* [SUPPLIED TEXT]
>> START
On Mon, 2007-03-19 at 14:41 +0100, Klaus Stock wrote:
> > For example. Let's say I've a DSL connection, 1Mb download, 512
> > upload. What I ideally would want to have is QoS for VoIP (I've a PBX
> > in my network). So I want VoIP to always have priority in the network.
> > But I do not want to "waste" bandwidth. For what I understand, the
> > "pipe" is always reserved, and if VoIP is not being used, other
> > traffic will not be able to use all the available bandwidth.
> > Sorry if the explanation is a little confusing... What I mean is: Is
> > for example my p2p client able to use all the available bandwidth (if
> > no VoIP connection is alive), and in the moment that a VoIP call is
> > being started "prioritize" the VoIP packets, so they arrive on time?
> The pipe is not being reserved in the way you mean it. At least not in a
> typical set-up, as the one whihc is produced by the "magic shaper wirzard".
> You use queues for the priorization of the traffic. The traffic is then
> allowed to use the pipe accoridng to it's priority. If no other traffic
> occurs, P2P trffic gets the whole bandwidth of the pipe.
> However, the pipe needs to be configured in a way that the buffer of the DSL
> modem never gets filled. Because as soon as packets get to the modem, they
> are out of reach of the m0n0wall. And the modem will sequentially process
> it's buffer, regardless of any QoS demands. For that reason, the pipes are
> typically configured with 10% less bandwidth that the "native" bandwidth of
> the modem/DSL line.
>> END
* [PROBLEM 1] Condense the paragraph of the mailing-list message that begins "However, the pipe needs" into a short bulleted list that keeps its main facts.
The mailing-list message and the rows have no connection to each other.

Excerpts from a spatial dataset
>> START
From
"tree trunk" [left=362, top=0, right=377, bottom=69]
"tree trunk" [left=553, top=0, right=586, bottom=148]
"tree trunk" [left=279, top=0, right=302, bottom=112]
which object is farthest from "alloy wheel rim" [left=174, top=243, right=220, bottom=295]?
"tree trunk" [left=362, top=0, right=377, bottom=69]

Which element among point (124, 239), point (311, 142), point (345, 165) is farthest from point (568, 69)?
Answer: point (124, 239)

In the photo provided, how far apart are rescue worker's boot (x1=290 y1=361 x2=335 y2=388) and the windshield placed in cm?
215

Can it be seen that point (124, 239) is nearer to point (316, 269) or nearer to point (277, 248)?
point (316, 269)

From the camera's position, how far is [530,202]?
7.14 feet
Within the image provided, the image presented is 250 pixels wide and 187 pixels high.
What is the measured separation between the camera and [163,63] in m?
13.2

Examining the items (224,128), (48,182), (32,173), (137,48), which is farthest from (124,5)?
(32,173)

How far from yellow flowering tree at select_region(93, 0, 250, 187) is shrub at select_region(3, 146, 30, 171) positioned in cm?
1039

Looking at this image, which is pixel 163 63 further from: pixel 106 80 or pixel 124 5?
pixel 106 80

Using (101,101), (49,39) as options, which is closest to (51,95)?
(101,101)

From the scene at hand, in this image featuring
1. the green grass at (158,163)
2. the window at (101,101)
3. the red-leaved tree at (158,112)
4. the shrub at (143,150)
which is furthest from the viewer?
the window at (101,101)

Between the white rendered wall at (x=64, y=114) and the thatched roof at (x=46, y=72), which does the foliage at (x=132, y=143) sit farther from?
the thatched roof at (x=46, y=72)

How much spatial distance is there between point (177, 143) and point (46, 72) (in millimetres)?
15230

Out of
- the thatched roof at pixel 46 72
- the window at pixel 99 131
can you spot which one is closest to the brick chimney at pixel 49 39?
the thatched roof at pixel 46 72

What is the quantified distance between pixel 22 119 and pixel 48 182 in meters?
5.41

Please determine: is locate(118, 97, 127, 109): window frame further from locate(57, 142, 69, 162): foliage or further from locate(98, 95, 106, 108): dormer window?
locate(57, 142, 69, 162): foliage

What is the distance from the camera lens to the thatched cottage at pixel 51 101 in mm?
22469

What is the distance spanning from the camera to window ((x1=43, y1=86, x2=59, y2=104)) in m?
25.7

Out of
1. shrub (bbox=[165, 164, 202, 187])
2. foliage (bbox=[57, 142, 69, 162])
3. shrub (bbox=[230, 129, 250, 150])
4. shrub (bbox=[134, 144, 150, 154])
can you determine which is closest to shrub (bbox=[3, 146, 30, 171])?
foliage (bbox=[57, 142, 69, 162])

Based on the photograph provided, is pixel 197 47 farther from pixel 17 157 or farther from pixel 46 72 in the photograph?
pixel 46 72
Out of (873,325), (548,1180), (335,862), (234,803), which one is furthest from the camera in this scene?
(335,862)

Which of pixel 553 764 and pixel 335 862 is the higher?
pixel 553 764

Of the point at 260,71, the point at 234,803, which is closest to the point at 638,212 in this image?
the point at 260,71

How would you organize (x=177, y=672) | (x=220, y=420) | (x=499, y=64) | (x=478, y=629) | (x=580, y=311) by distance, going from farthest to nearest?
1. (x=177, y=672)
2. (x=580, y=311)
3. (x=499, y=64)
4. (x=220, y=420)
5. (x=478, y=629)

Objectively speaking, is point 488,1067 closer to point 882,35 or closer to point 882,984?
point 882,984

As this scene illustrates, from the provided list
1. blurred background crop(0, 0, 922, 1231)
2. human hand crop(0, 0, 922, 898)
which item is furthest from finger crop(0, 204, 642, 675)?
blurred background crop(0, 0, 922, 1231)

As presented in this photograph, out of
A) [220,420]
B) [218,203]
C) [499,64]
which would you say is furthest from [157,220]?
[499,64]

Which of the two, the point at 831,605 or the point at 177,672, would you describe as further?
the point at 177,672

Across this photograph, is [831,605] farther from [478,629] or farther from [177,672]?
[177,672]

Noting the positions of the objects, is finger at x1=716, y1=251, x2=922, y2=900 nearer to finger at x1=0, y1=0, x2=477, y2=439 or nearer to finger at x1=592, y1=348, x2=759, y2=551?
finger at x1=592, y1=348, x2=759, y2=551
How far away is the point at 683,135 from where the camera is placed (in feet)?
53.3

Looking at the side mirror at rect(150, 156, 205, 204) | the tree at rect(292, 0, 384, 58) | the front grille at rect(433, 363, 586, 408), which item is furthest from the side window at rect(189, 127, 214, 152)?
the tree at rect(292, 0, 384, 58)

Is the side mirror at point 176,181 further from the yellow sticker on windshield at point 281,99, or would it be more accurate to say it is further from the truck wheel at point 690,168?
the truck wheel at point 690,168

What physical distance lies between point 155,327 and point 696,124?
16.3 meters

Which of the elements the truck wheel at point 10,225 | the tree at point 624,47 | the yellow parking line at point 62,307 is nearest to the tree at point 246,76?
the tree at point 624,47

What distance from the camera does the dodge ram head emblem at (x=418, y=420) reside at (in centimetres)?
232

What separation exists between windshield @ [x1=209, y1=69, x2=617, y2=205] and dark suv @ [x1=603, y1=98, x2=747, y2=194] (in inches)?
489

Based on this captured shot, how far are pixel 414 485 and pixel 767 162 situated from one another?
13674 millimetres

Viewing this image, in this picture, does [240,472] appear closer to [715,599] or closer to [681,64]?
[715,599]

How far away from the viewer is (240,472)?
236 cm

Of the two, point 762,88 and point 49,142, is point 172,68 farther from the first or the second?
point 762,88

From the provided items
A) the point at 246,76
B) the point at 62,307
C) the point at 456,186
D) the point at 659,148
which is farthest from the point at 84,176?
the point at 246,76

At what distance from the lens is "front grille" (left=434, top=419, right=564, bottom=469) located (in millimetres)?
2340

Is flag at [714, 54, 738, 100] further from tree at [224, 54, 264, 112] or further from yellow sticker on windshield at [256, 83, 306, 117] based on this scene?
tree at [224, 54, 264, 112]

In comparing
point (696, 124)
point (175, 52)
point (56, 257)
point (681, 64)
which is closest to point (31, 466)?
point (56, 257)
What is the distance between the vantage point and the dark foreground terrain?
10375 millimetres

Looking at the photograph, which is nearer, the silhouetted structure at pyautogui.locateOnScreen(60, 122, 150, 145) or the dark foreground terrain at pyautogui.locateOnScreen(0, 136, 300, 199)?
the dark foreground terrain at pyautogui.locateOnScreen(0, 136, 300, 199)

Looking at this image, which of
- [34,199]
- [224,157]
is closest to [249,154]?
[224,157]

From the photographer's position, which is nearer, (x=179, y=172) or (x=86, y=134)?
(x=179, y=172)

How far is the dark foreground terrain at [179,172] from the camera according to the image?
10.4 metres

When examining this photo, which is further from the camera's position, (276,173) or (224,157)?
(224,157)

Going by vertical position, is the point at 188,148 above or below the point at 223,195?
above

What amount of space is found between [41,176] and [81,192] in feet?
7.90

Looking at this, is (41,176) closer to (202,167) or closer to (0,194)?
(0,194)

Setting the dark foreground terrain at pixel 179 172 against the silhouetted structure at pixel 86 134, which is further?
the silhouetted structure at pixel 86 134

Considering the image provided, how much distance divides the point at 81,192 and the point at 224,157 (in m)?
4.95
>> END
* [PROBLEM 2] Print the rows without changes, starting at the line that contains "What is the distance between" and stopping after the last line of the rows.

* [EXERCISE RESPONSE 1]
- The pipe must be configured so that the DSL modem's buffer never fills.
- Once packets reach the modem, they are beyond the m0n0wall's reach.
- The modem processes its buffer sequentially, regardless of any QoS demands.
- For that reason, pipes are typically set about 10% below the modem/DSL line's native bandwidth.

* [EXERCISE RESPONSE 2]
What is the distance between the vantage point and the dark foreground terrain?
10375 millimetres

Looking at the photograph, which is nearer, the silhouetted structure at pyautogui.locateOnScreen(60, 122, 150, 145) or the dark foreground terrain at pyautogui.locateOnScreen(0, 136, 300, 199)?
the dark foreground terrain at pyautogui.locateOnScreen(0, 136, 300, 199)

Looking at this image, which of
- [34,199]
- [224,157]
is closest to [249,154]?
[224,157]

From the photographer's position, which is nearer, (x=179, y=172) or (x=86, y=134)?
(x=179, y=172)

How far is the dark foreground terrain at [179,172] from the camera according to the image?
10.4 metres

When examining this photo, which is further from the camera's position, (276,173) or (224,157)?
(224,157)

Going by vertical position, is the point at 188,148 above or below the point at 223,195?
above

What amount of space is found between [41,176] and [81,192] in feet?
7.90

Looking at this, is (41,176) closer to (202,167) or closer to (0,194)?
(0,194)

Setting the dark foreground terrain at pixel 179 172 against the silhouetted structure at pixel 86 134, which is further?
the silhouetted structure at pixel 86 134

Considering the image provided, how much distance divides the point at 81,192 and the point at 224,157 (in m)?
4.95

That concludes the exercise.